Document segment:

Small pelagic fish have short lives and reproduce in bursts, making their recruitment highly sensitive to climate stress in spawning areas. Yet these species are crucial for food security and heavily fished. Keeping steady catch levels during periods of environmental stress risks overfishing. But there are no simple rules for predicting when this happens, as the risks depend on local factors like pre-event fishing pressure, event severity, habitat changes over time, and how fish populations react. Successful management systems learned to anticipate these risks through years of observing how stocks and fisheries responded to past climate shocks.
In Angola, fisheries targeting sardinella species are crucial for food security and livelihoods, accounting for about 40% of landings, but climate variability historically wasn’t a primary management concern. Decades of assessments suggested sustainable exploitation — a view still reflected in recent global reports (FAO, 2022). Yet over the past decade, reduced fish availability, factory closures, and growing tensions among stakeholders became common, signalling emerging overfishing. At the same time, climate research pointed to intensifying weather extremes along the Angolan coast, raising concerns about potential recruitment failures. Still, the fishery continued business-as-usual until late 2022, when sardinella exploitation became economically unviable and the reality of overfishing could no longer be ignored.
A study on the role of recent climatic variability in the Eastern Tropical Atlantic in the transition from a sustainable to an overfished state in Angolan fisheries was one of the key investigations of the EXEBUS project, coordinated by the Institute of Marine Research.

Exercise task 1: Do these statements agree with the passage on Angolan sardinella fisheries? Answer yes or no for each, and quote the words of the passage that decide it. (a) Sardinella species make up about 40% of landings in Angola. (b) Climate variability was historically a primary management concern for the Angolan fishery. (c) The Angolan fishery changed its practices well before 2022.
Exercise task 2: List every local factor that the passage on small pelagic fisheries gives as something the risk of overfishing depends on.
Exercise task 3: Continue the passage on Angolan sardinella fisheries, starting after its final sentence.

Raw data:
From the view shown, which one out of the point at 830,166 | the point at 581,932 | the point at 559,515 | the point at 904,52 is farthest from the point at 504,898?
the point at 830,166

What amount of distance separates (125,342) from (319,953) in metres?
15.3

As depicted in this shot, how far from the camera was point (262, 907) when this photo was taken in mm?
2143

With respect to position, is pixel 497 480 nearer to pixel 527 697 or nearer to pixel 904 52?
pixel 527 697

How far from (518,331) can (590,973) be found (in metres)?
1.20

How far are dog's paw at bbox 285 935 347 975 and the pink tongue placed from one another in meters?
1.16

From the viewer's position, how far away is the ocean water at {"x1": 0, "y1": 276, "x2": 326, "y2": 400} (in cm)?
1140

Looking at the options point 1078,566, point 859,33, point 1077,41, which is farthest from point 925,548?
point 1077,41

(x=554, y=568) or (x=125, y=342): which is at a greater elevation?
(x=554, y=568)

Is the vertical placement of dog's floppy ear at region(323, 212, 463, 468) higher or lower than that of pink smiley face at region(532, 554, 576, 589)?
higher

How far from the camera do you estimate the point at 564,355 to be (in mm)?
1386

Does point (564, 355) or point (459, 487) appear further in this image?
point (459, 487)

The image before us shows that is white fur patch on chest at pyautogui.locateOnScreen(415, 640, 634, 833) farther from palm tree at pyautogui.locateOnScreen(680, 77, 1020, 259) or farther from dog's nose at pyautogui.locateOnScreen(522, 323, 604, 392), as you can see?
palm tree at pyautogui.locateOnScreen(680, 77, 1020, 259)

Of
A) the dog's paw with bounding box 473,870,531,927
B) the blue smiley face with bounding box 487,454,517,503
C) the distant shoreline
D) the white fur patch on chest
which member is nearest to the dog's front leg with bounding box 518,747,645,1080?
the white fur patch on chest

...

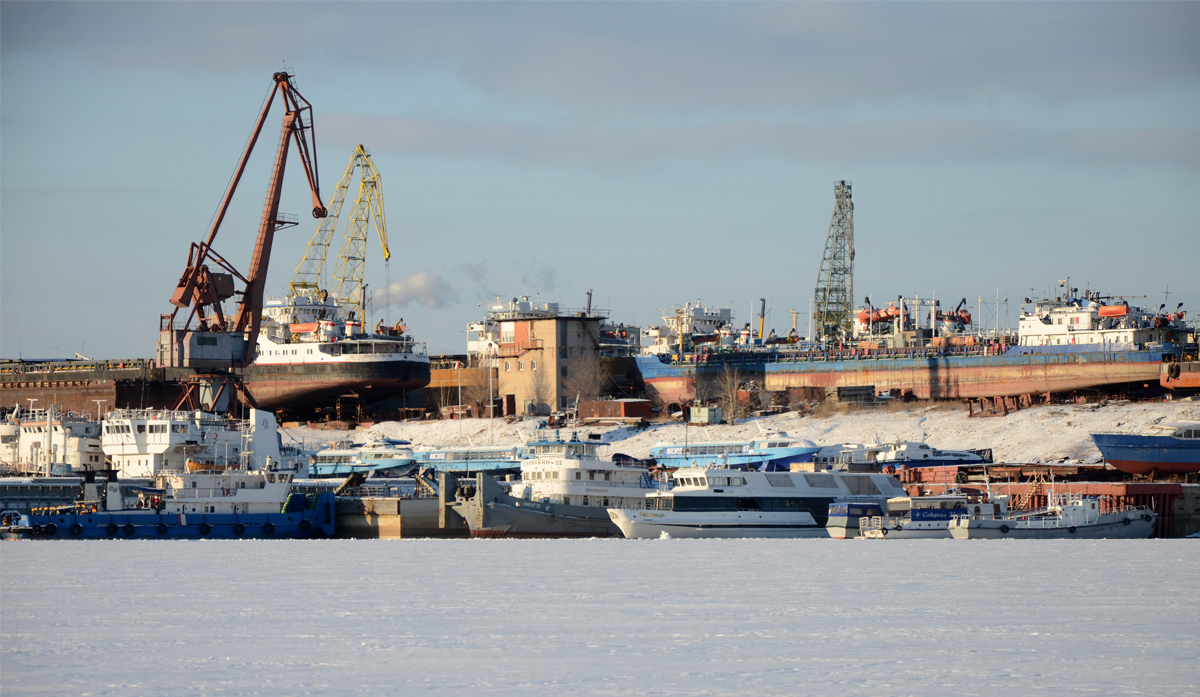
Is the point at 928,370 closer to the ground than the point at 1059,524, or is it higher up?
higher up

Exercise answer 1:
(a) Yes: "accounting for about 40% of landings"
(b) No: "climate variability historically wasn’t a primary management concern"
(c) No: "the fishery continued business-as-usual until late 2022"

Exercise answer 2:
- pre-event fishing pressure
- event severity
- habitat changes over time
- how fish populations react

Exercise answer 3:
The study identified two key seasonal physical phenomena driving sardinella reproductive success: intensification of the Congo River discharge during May and remotely forced tropical upwelling from July to September. Both processes provide optimal spawning habitat conditions—temperatures of 21–23°C, abundant plankton, and high retention rates—supporting survival of early life stages. Juveniles born during these periods recruit to the fisheries five to six months later, during the unfavourable conditions of the austral summer, when temperatures exceed 28°C and increased stratification limits nutrient enrichment and plankton production. Still, sardinella is a tropical species well-adapted to surviving these seasonal extremes, relying on consistently favourable winter conditions to sustain reproductive success.
However, in 2016, the Angolan coastal ocean climate reached a tipping point, when the interannual events — the Benguela and Atlantic Niños — superimposed on steady decadal ocean warming of 0.5°C per decade, evolved into prolonged marine heatwave activity lasting from 2016 to 2022 — a phenomenon coined in this study as the CAMPA period (Calor Anômalo Marinho Prolongado em Angola). The CAMPA significantly reduced sardinella reproductive habitat suitability.
During the CAMPA, information on rising climate extremes was not considered relevant to the operational management of sardinella fisheries. The fishery continued exploitation at pre-2016 levels. In 2018 — two years into the CAMPA — landings still did not show a visible decline, as industrial fishing fleets equipped with modern fish-finding equipment and strategies managed to compensate for reduced fish availability by increasing catch-per-unit-effort. However, from 2018 onward, landings started to fall dramatically, as new recruits — born during adverse climatic conditions — became too few to balance the biomass lost to intense fishing.
The significance of the EXEBUS findings lies in the fact that they provide the first evidence that, with the recent warming of the coastal ocean, the fate of Angolan sardinella fisheries has become inextricably linked to the rising intensity of marine heatwaves. These findings indicate that, just as ENSO monitoring and predictions support the management of Eastern Pacific pelagic fisheries, the recently developed capacity to monitor and predict extreme climatic events in the eastern tropical Atlantic can strengthen Angola’s management advice by providing early warning for sardinella fisheries.
Although the study focuses on Angola, similar climate-to-fish impacts may have recently emerged more broadly across West African sardinella fisheries, which have been shown to be similarly exposed to steady ocean warming and an increasing frequency of marine heatwaves.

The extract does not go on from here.